**Exercise requirements:** Please output every one of the records below verbatim, leaving out the pictures.

[Excerpts from spatial question data]

-- begin --

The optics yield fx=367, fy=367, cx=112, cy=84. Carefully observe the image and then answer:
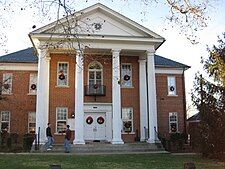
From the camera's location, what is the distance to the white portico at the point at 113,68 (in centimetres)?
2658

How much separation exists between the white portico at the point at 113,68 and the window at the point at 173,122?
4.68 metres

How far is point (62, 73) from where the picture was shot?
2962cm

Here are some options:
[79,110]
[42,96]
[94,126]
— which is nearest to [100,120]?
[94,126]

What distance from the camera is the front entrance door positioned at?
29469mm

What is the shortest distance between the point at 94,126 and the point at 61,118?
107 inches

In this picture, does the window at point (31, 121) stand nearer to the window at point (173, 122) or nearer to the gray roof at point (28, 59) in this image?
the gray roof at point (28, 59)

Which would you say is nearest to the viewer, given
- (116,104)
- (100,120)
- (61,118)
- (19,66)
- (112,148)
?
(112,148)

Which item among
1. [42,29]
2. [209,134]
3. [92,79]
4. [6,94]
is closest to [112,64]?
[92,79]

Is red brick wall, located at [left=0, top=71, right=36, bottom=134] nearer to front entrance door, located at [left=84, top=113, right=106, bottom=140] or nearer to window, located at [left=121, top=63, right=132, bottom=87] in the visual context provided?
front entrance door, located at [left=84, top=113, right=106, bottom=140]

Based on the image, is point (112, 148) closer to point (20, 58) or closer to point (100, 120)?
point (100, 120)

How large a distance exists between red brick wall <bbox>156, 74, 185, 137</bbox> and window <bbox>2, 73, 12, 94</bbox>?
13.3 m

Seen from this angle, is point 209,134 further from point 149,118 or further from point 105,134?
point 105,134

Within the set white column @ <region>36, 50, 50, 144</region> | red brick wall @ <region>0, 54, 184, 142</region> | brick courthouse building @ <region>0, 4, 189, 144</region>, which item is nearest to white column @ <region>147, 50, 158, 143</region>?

-- end --

**Correct output:**
The optics yield fx=367, fy=367, cx=112, cy=84. Carefully observe the image and then answer:
From the camera's location, what is the distance to the white portico at the point at 113,68 (in centimetres)?
2658

How much separation exists between the white portico at the point at 113,68 and the window at the point at 173,122?
4.68 metres

How far is point (62, 73) from where the picture was shot?
2962cm

Here are some options:
[79,110]
[42,96]
[94,126]
— which is nearest to [100,120]?
[94,126]

What distance from the camera is the front entrance door positioned at?
29469mm

What is the shortest distance between the point at 94,126 and the point at 61,118?
107 inches

In this picture, does the window at point (31, 121) stand nearer to the window at point (173, 122) or nearer to the gray roof at point (28, 59) in this image?
the gray roof at point (28, 59)

Which would you say is nearest to the viewer, given
- (116,104)
- (100,120)
- (61,118)
- (19,66)
- (112,148)
?
(112,148)

Which item among
1. [42,29]
2. [209,134]
3. [92,79]
4. [6,94]
is closest to [112,64]?
[92,79]

Is red brick wall, located at [left=0, top=71, right=36, bottom=134] nearer to front entrance door, located at [left=84, top=113, right=106, bottom=140] or nearer to window, located at [left=121, top=63, right=132, bottom=87] in the visual context provided?
front entrance door, located at [left=84, top=113, right=106, bottom=140]

Based on the image, is point (112, 148) closer to point (20, 58) or closer to point (100, 120)?
point (100, 120)

How large a distance exists between red brick wall <bbox>156, 74, 185, 137</bbox> and window <bbox>2, 73, 12, 94</bbox>?
13.3 m

Seen from this angle, is point 209,134 further from point 149,118 or further from point 105,134?
point 105,134

Within the set white column @ <region>36, 50, 50, 144</region> | red brick wall @ <region>0, 54, 184, 142</region> | brick courthouse building @ <region>0, 4, 189, 144</region>, which item is nearest to white column @ <region>147, 50, 158, 143</region>?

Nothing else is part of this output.